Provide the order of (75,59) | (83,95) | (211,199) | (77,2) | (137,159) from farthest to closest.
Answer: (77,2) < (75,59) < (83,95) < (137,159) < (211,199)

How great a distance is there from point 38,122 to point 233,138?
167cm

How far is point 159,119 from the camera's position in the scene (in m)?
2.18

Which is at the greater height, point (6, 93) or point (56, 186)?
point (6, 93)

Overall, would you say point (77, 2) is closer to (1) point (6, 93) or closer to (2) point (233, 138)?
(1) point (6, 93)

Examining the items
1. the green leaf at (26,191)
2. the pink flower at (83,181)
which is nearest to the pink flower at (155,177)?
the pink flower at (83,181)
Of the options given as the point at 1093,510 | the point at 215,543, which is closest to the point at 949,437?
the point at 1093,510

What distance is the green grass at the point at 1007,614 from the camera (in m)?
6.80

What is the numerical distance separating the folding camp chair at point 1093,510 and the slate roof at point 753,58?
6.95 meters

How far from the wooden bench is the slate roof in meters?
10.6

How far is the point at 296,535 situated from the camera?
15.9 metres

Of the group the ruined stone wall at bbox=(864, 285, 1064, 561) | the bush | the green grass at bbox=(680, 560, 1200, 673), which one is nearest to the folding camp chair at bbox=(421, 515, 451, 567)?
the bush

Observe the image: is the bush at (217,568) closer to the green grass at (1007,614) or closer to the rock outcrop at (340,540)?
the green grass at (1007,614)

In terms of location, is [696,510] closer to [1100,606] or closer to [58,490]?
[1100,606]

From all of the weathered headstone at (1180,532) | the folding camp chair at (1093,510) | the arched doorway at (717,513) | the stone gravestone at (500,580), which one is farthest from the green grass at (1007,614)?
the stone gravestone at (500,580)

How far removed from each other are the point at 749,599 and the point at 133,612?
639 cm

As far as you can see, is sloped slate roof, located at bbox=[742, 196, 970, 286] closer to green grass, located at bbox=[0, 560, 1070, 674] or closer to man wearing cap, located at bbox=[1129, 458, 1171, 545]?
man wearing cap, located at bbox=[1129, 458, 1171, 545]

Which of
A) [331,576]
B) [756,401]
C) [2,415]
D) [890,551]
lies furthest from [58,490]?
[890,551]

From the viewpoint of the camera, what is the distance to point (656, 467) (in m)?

━━━━━━

- **Directions**
Recast the stretch of the records from the line containing "Which is at" through the end of the records as a numbered list, leaving out blank lines.

- **Solution to the problem**
1. Which is at the greater height, point (6, 93) or point (56, 186)?
2. point (6, 93)
3. Overall, would you say point (77, 2) is closer to (1) point (6, 93) or closer to (2) point (233, 138)?
4. (1) point (6, 93)
5. Examining the items
6. 1. the green leaf at (26,191)
7. 2. the pink flower at (83,181)
8. which is nearest to the pink flower at (155,177)?
9. the pink flower at (83,181)
10. Of the options given as the point at 1093,510 | the point at 215,543, which is closest to the point at 949,437?
11. the point at 1093,510
12. What distance is the green grass at the point at 1007,614 from the camera (in m)?
13. 6.80
14. What is the numerical distance separating the folding camp chair at point 1093,510 and the slate roof at point 753,58?
15. 6.95 meters
16. How far from the wooden bench is the slate roof in meters?
17. 10.6
18. How far is the point at 296,535 situated from the camera?
19. 15.9 metres
20. Of the group the ruined stone wall at bbox=(864, 285, 1064, 561) | the bush | the green grass at bbox=(680, 560, 1200, 673), which one is nearest to the folding camp chair at bbox=(421, 515, 451, 567)?
21. the bush
22. Observe the image: is the bush at (217,568) closer to the green grass at (1007,614) or closer to the rock outcrop at (340,540)?
23. the green grass at (1007,614)
24. In terms of location, is [696,510] closer to [1100,606] or closer to [58,490]?
25. [1100,606]
26. From all of the weathered headstone at (1180,532) | the folding camp chair at (1093,510) | the arched doorway at (717,513) | the stone gravestone at (500,580), which one is farthest from the green grass at (1007,614)?
27. the stone gravestone at (500,580)
28. How far removed from each other are the point at 749,599 and the point at 133,612?
29. 639 cm
30. As far as you can see, is sloped slate roof, located at bbox=[742, 196, 970, 286] closer to green grass, located at bbox=[0, 560, 1070, 674] or closer to man wearing cap, located at bbox=[1129, 458, 1171, 545]?
31. man wearing cap, located at bbox=[1129, 458, 1171, 545]
32. Which of
33. A) [331,576]
34. B) [756,401]
35. C) [2,415]
36. D) [890,551]
37. lies furthest from [58,490]?
38. [890,551]
39. From the viewpoint of the camera, what is the distance to point (656, 467) (in m)?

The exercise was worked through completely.